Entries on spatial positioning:
--------------------------------------------------

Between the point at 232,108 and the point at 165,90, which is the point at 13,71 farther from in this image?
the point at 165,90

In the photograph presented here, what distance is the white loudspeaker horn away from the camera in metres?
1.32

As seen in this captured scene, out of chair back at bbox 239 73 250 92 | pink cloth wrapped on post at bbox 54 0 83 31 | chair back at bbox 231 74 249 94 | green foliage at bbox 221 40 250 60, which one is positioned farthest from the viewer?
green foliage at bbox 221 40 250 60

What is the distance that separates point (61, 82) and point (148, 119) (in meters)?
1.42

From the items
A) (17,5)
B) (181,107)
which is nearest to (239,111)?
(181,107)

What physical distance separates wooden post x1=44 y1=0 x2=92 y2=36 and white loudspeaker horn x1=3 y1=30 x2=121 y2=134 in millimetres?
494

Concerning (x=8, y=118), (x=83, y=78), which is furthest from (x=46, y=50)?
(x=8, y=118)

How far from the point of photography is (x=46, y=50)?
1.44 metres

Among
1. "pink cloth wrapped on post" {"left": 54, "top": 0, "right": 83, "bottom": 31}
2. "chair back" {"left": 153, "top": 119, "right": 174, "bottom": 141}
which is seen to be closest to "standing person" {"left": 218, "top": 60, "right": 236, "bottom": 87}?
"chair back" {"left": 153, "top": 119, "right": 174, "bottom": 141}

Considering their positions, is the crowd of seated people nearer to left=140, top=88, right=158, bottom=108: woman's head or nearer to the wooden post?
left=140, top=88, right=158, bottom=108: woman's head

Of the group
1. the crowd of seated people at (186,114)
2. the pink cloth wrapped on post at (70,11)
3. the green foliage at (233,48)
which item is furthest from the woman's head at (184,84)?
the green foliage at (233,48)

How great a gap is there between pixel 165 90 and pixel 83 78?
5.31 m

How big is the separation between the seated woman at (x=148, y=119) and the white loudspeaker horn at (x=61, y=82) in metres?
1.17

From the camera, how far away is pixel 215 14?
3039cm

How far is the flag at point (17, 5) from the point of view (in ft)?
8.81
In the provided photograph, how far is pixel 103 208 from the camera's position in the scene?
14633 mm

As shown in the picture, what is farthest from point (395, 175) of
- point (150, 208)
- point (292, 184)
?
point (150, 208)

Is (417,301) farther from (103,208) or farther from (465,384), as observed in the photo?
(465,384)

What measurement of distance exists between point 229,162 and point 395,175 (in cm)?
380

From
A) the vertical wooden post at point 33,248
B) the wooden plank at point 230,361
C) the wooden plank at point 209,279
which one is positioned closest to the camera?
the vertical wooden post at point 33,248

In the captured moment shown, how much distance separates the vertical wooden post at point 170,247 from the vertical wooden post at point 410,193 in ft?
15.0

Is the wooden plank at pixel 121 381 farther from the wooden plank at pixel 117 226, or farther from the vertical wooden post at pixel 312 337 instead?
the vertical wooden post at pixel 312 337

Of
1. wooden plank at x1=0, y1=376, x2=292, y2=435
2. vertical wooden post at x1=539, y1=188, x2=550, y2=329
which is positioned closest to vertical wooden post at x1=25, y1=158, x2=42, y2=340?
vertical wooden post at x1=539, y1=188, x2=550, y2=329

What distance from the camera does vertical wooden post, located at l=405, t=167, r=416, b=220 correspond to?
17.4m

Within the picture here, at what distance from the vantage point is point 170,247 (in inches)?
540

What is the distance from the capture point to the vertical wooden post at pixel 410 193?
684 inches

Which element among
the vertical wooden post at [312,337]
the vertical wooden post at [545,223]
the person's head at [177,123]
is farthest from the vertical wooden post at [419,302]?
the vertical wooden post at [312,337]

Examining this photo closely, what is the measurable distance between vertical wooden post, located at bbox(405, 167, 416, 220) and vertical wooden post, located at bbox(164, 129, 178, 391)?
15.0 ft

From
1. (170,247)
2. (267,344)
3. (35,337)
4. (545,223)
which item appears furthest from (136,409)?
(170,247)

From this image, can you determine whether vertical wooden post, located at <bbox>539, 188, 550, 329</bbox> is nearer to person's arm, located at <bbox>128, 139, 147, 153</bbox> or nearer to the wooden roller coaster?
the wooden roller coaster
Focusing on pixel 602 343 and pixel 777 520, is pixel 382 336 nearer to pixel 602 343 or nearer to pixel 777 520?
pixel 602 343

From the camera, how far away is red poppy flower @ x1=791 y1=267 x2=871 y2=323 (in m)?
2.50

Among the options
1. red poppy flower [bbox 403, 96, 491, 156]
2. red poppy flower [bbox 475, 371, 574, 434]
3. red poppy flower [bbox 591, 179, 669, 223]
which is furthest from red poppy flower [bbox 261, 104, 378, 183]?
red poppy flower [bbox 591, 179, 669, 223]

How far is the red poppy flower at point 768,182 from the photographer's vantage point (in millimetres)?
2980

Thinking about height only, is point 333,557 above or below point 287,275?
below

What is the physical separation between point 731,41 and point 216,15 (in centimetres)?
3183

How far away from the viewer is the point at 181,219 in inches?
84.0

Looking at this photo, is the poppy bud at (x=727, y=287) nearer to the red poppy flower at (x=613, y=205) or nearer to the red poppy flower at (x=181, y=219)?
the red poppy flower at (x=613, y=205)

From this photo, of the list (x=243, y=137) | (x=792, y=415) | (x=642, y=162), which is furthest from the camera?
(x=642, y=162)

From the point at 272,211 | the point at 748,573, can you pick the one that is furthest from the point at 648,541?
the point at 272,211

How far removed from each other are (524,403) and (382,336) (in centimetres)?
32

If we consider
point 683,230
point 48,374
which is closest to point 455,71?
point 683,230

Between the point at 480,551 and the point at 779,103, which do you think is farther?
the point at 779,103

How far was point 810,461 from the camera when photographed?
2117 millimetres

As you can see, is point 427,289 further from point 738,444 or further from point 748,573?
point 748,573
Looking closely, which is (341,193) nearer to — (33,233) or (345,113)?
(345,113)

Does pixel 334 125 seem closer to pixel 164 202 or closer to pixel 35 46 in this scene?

--------------------------------------------------

== PROBLEM DESCRIPTION ==
Write out every entry exactly as given.

== RESPONSE TO THIS EXERCISE ==
Between the point at 232,108 and the point at 165,90, which is the point at 13,71 farther from in this image?
the point at 165,90

In the photograph presented here, what distance is the white loudspeaker horn away from the camera in metres?
1.32

As seen in this captured scene, out of chair back at bbox 239 73 250 92 | pink cloth wrapped on post at bbox 54 0 83 31 | chair back at bbox 231 74 249 94 | green foliage at bbox 221 40 250 60, which one is positioned farthest from the viewer?
green foliage at bbox 221 40 250 60

What is the distance that separates point (61, 82) and point (148, 119) (in meters)?
1.42

From the items
A) (17,5)
B) (181,107)
which is nearest to (239,111)?
(181,107)

What physical distance separates wooden post x1=44 y1=0 x2=92 y2=36 and white loudspeaker horn x1=3 y1=30 x2=121 y2=134 in millimetres?
494

Concerning (x=8, y=118), (x=83, y=78), which is furthest from (x=46, y=50)?
(x=8, y=118)

How far from the point of photography is (x=46, y=50)?
1.44 metres

Among
1. "pink cloth wrapped on post" {"left": 54, "top": 0, "right": 83, "bottom": 31}
2. "chair back" {"left": 153, "top": 119, "right": 174, "bottom": 141}
which is seen to be closest to "standing person" {"left": 218, "top": 60, "right": 236, "bottom": 87}?
"chair back" {"left": 153, "top": 119, "right": 174, "bottom": 141}

Considering their positions, is the crowd of seated people nearer to left=140, top=88, right=158, bottom=108: woman's head or nearer to the wooden post?
left=140, top=88, right=158, bottom=108: woman's head

Of the group
1. the crowd of seated people at (186,114)
2. the pink cloth wrapped on post at (70,11)
3. the green foliage at (233,48)
which item is furthest from the woman's head at (184,84)?
the green foliage at (233,48)

How great a gap is there between pixel 165 90 and pixel 83 78?
5.31 m

How big is the separation between the seated woman at (x=148, y=119) and the white loudspeaker horn at (x=61, y=82) in metres?
1.17

From the camera, how far away is pixel 215 14?
3039cm

How far is the flag at point (17, 5) from the point of view (in ft)?
8.81
In the provided photograph, how far is pixel 103 208 from the camera's position in the scene?
14633 mm

As shown in the picture, what is farthest from point (395, 175) of
- point (150, 208)
- point (292, 184)
?
point (150, 208)

Is (417,301) farther from (103,208) or farther from (465,384), as observed in the photo?
(465,384)

What measurement of distance exists between point 229,162 and point 395,175 (in cm)?
380

From
A) the vertical wooden post at point 33,248
B) the wooden plank at point 230,361
C) the wooden plank at point 209,279
which one is positioned closest to the camera?
the vertical wooden post at point 33,248

In the captured moment shown, how much distance separates the vertical wooden post at point 170,247 from the vertical wooden post at point 410,193 in ft?
15.0

Is the wooden plank at pixel 121 381 farther from the wooden plank at pixel 117 226, or farther from the vertical wooden post at pixel 312 337 instead?
the vertical wooden post at pixel 312 337

Of
1. wooden plank at x1=0, y1=376, x2=292, y2=435
2. vertical wooden post at x1=539, y1=188, x2=550, y2=329
which is positioned closest to vertical wooden post at x1=25, y1=158, x2=42, y2=340?
vertical wooden post at x1=539, y1=188, x2=550, y2=329

What distance from the camera does vertical wooden post, located at l=405, t=167, r=416, b=220 correspond to?
17.4m

Within the picture here, at what distance from the vantage point is point 170,247 (in inches)?
540

What is the distance from the capture point to the vertical wooden post at pixel 410 193?
684 inches

Which element among
the vertical wooden post at [312,337]
the vertical wooden post at [545,223]
the person's head at [177,123]
is farthest from the vertical wooden post at [419,302]?
the vertical wooden post at [312,337]

Examining this photo closely, what is the measurable distance between vertical wooden post, located at bbox(405, 167, 416, 220) and vertical wooden post, located at bbox(164, 129, 178, 391)?
15.0 ft

From
1. (170,247)
2. (267,344)
3. (35,337)
4. (545,223)
which item appears furthest from (136,409)?
(170,247)

From this image, can you determine whether vertical wooden post, located at <bbox>539, 188, 550, 329</bbox> is nearer to person's arm, located at <bbox>128, 139, 147, 153</bbox> or nearer to the wooden roller coaster?
the wooden roller coaster
Focusing on pixel 602 343 and pixel 777 520, is pixel 382 336 nearer to pixel 602 343 or nearer to pixel 777 520?
pixel 602 343

From the camera, how far away is red poppy flower @ x1=791 y1=267 x2=871 y2=323 (in m)?
2.50

Among the options
1. red poppy flower [bbox 403, 96, 491, 156]
2. red poppy flower [bbox 475, 371, 574, 434]
3. red poppy flower [bbox 591, 179, 669, 223]
which is furthest from red poppy flower [bbox 261, 104, 378, 183]?
red poppy flower [bbox 591, 179, 669, 223]

How far is the red poppy flower at point 768,182 from the photographer's vantage point (in millimetres)?
2980

Thinking about height only, is point 333,557 above or below point 287,275?
below

What is the physical separation between point 731,41 and point 216,15 (in centimetres)?
3183

How far away from the viewer is the point at 181,219 in inches?
84.0

Looking at this photo, is the poppy bud at (x=727, y=287) nearer to the red poppy flower at (x=613, y=205) or nearer to the red poppy flower at (x=181, y=219)?
the red poppy flower at (x=613, y=205)

From this photo, of the list (x=243, y=137) | (x=792, y=415) | (x=642, y=162), which is furthest from the camera?
(x=642, y=162)

From the point at 272,211 | the point at 748,573, can you pick the one that is furthest from the point at 648,541?
the point at 272,211

How far removed from each other are (524,403) and (382,336) (in centimetres)?
32

If we consider
point 683,230
point 48,374
which is closest to point 455,71?
point 683,230

Between the point at 480,551 and the point at 779,103, which do you think is farther?
the point at 779,103

How far was point 810,461 from the camera when photographed?
2117 millimetres

As you can see, is point 427,289 further from point 738,444 or further from point 748,573?
point 748,573
Looking closely, which is (341,193) nearer to — (33,233) or (345,113)?
(345,113)

Does pixel 334 125 seem closer to pixel 164 202 or closer to pixel 35 46 in this scene?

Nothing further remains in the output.